Problem to work on ->
Copy each of the following entries back without change.

Given records ->
————————

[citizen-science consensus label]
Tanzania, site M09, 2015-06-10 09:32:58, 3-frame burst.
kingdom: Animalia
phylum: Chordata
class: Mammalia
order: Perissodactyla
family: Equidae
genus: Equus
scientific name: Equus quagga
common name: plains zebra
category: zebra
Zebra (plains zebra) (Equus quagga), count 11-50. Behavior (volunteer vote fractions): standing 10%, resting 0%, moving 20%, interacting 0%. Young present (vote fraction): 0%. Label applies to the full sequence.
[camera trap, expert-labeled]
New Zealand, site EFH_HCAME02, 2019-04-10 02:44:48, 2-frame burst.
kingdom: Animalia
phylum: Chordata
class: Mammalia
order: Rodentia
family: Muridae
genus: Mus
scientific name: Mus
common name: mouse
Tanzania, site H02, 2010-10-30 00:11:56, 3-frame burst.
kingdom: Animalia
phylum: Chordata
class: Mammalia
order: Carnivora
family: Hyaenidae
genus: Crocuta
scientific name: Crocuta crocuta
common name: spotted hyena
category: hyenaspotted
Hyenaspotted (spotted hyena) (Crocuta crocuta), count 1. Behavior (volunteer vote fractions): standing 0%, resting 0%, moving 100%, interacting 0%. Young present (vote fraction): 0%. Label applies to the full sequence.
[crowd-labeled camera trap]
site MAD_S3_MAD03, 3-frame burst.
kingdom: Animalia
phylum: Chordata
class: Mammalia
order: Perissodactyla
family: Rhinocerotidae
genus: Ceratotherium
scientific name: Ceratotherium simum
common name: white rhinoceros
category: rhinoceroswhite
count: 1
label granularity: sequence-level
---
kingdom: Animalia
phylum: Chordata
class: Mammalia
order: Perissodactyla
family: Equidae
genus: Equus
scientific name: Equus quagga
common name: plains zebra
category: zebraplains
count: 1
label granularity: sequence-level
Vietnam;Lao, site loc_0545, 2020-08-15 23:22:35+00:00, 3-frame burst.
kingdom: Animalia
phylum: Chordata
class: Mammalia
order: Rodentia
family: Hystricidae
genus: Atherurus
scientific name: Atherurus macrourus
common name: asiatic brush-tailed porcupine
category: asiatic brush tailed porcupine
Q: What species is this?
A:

————————

Output ->
[citizen-science consensus label]
Tanzania, site M09, 2015-06-10 09:32:58, 3-frame burst.
kingdom: Animalia
phylum: Chordata
class: Mammalia
order: Perissodactyla
family: Equidae
genus: Equus
scientific name: Equus quagga
common name: plains zebra
category: zebra
Zebra (plains zebra) (Equus quagga), count 11-50. Behavior (volunteer vote fractions): standing 10%, resting 0%, moving 20%, interacting 0%. Young present (vote fraction): 0%. Label applies to the full sequence.
[camera trap, expert-labeled]
New Zealand, site EFH_HCAME02, 2019-04-10 02:44:48, 2-frame burst.
kingdom: Animalia
phylum: Chordata
class: Mammalia
order: Rodentia
family: Muridae
genus: Mus
scientific name: Mus
common name: mouse
Tanzania, site H02, 2010-10-30 00:11:56, 3-frame burst.
kingdom: Animalia
phylum: Chordata
class: Mammalia
order: Carnivora
family: Hyaenidae
genus: Crocuta
scientific name: Crocuta crocuta
common name: spotted hyena
category: hyenaspotted
Hyenaspotted (spotted hyena) (Crocuta crocuta), count 1. Behavior (volunteer vote fractions): standing 0%, resting 0%, moving 100%, interacting 0%. Young present (vote fraction): 0%. Label applies to the full sequence.
[crowd-labeled camera trap]
site MAD_S3_MAD03, 3-frame burst.
kingdom: Animalia
phylum: Chordata
class: Mammalia
order: Perissodactyla
family: Rhinocerotidae
genus: Ceratotherium
scientific name: Ceratotherium simum
common name: white rhinoceros
category: rhinoceroswhite
count: 1
label granularity: sequence-level
---
kingdom: Animalia
phylum: Chordata
class: Mammalia
order: Perissodactyla
family: Equidae
genus: Equus
scientific name: Equus quagga
common name: plains zebra
category: zebraplains
count: 1
label granularity: sequence-level
Vietnam;Lao, site loc_0545, 2020-08-15 23:22:35+00:00, 3-frame burst.
kingdom: Animalia
phylum: Chordata
class: Mammalia
order: Rodentia
family: Hystricidae
genus: Atherurus
scientific name: Atherurus macrourus
common name: asiatic brush-tailed porcupine
category: asiatic brush tailed porcupine
Q: What species is this?
A:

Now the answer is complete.